The use of the phrase “no homo” in hip-hop music was analyzed recently in “Does This Purple Mink Make Me Look Gay?” by Jonah Weiner, a pop critic for Slate.com.
The phrase has been around since the 1990s and is invoked whenever a person wants to make it clear that what he or she just said was not meant to have a gay connotation, despite what it may sound like.
According to the article, a recent example of the phrase occurs in a new Jay-Z song titled “Run This Town” in which Kanye West, the featured guest on the single, utters the following: “It’s crazy how you can go from being Joe Blow to everybody on your dick—no homo.”
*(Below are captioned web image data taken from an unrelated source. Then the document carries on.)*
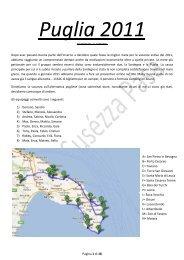 Leggi il diario di bordo della vacanza in Puglia - Susezza Pasa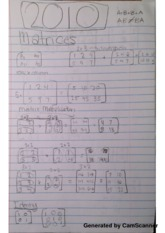 Matrices Class Notes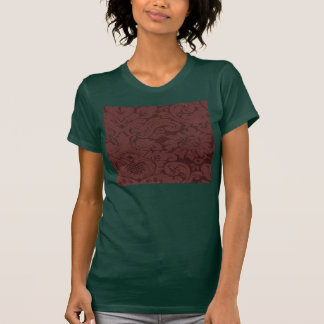 Red Wine Damask Weave Look Shirt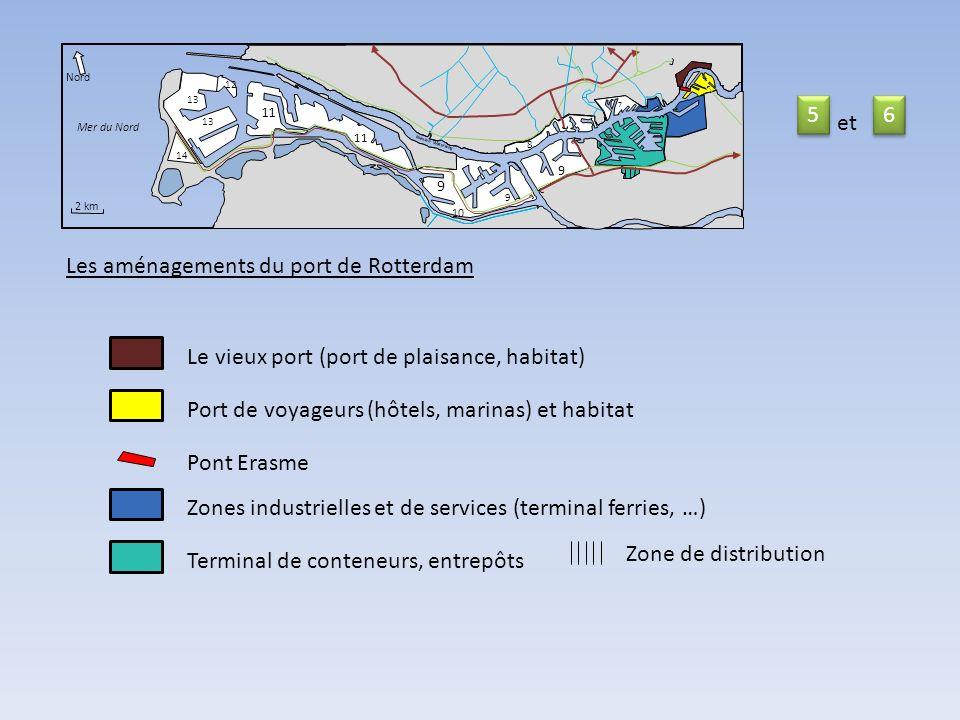 11 14 Nord Mer du Nord 2 km Nieuwe Waterweg 9 10 9 9 11 8 7 12 13 Les aménagements du port de Rotterdam Le vieux port (port de plaisance, habitat) Pont Erasme Zones industrielles et de services (terminal ferries, …) Terminal de conteneurs, entrepôts Zone de distribution 5 5 6 6 et Port de voyageurs (hôtels, marinas) et habitat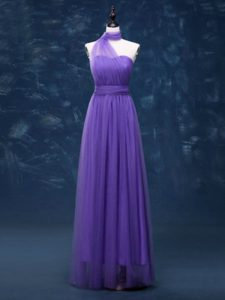 High Quality Lavender Empire Ruching Dama Dress for Quinceanera Lace Up Tulle Sleeveless Floor Length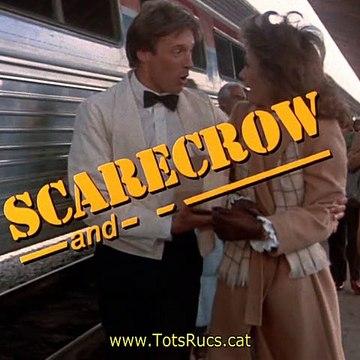 L'Espantaocells i la Sra. King 1x07(07) Servei complet [TotsRucs.cat]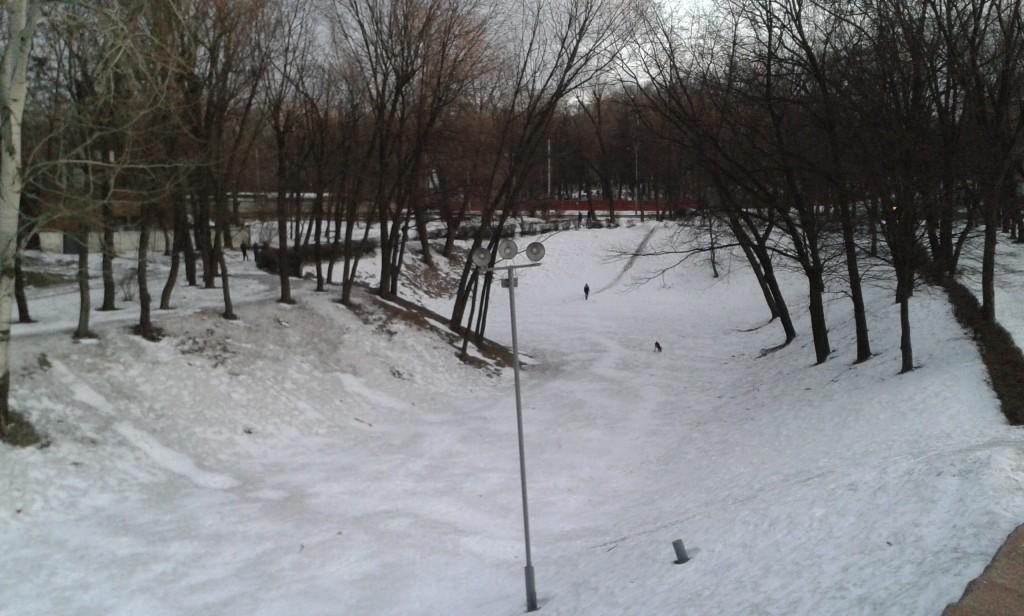Barranco de Babi Yar en Kiev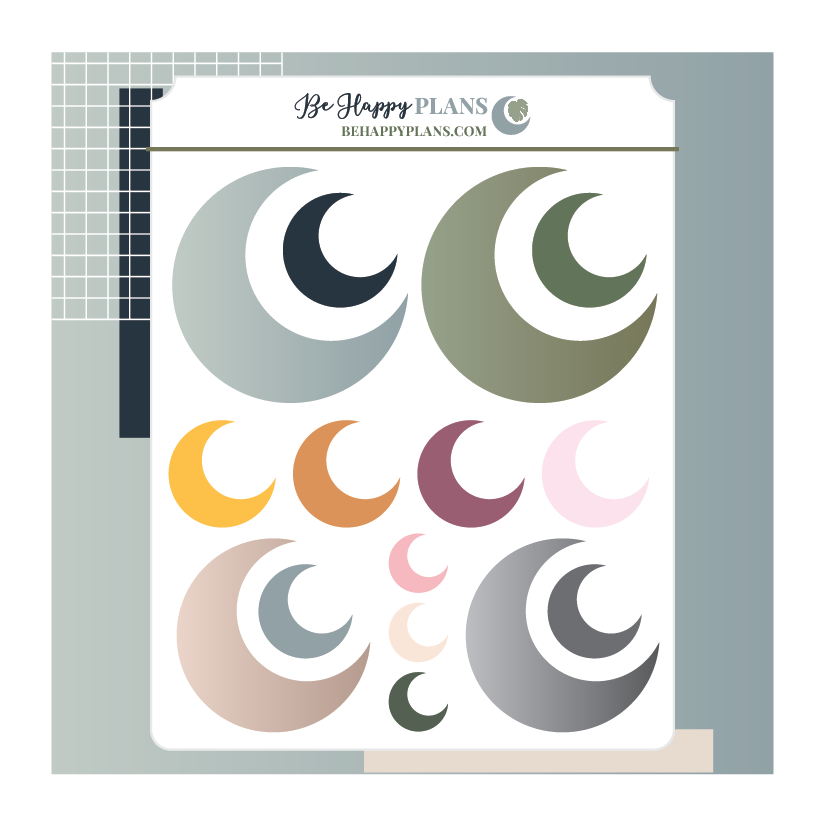 Crescent Moon Stickers
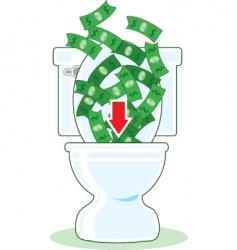 money down the toilet vector image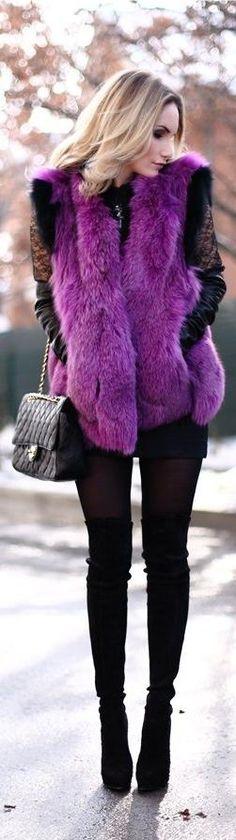 Radiant Orchid   womens fur vest jacket   lovely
The author of the Slate article weaves a tale of how use of the phrase has a progressive slant, even if it may not be readily apparent to a casual observer (much like myself):
“Beyond this, there’s a sense in which no homo, rather than limiting self-expression in hip-hop, actually helps to expand it. We see this play out in the rhymes and personas of the term’s most famous practitioners. Cam’ron and the Diplomats are, ironically, among the most homoerotic MCs in rap. They wear pink and purple furs and brag regularly about how good they look … When these rappers say “no homo,” it can seem a bit like a gentleman’s agreement, nodding to the status quo while smuggling in a fuller, less hamstrung notion of masculinity. This is still a concession to homophobia, but one that enables a less rigid definition of the hip-hop self than we’ve seen before. It’s far from a coup, but, in a way, it’s progress.”
I find this assessment a stretch at best, but hopeful if even half true. I found some discussion of it online in the LGBT blogs Queerty and Band of Thebes. However, an article about it on New York magazine’s web site provided my favorite response:
“To call this progress might also be premature. After all, getting playful with gay-sounding phrases isn’t the same as winking at gays. Wordplay is what rappers do, and, in this case, they’re still doing it to explicitly call out what is “gay.” In a sense, “no homo” is just a more evolved way of calling someone a “faggot” — and evolved partly in that it’s more clever.”
Couldn’t have said it better myself. I’m glad to see this kind of discussion about LGBT-related word usage in the mainstream media—it would be nice to see more of it.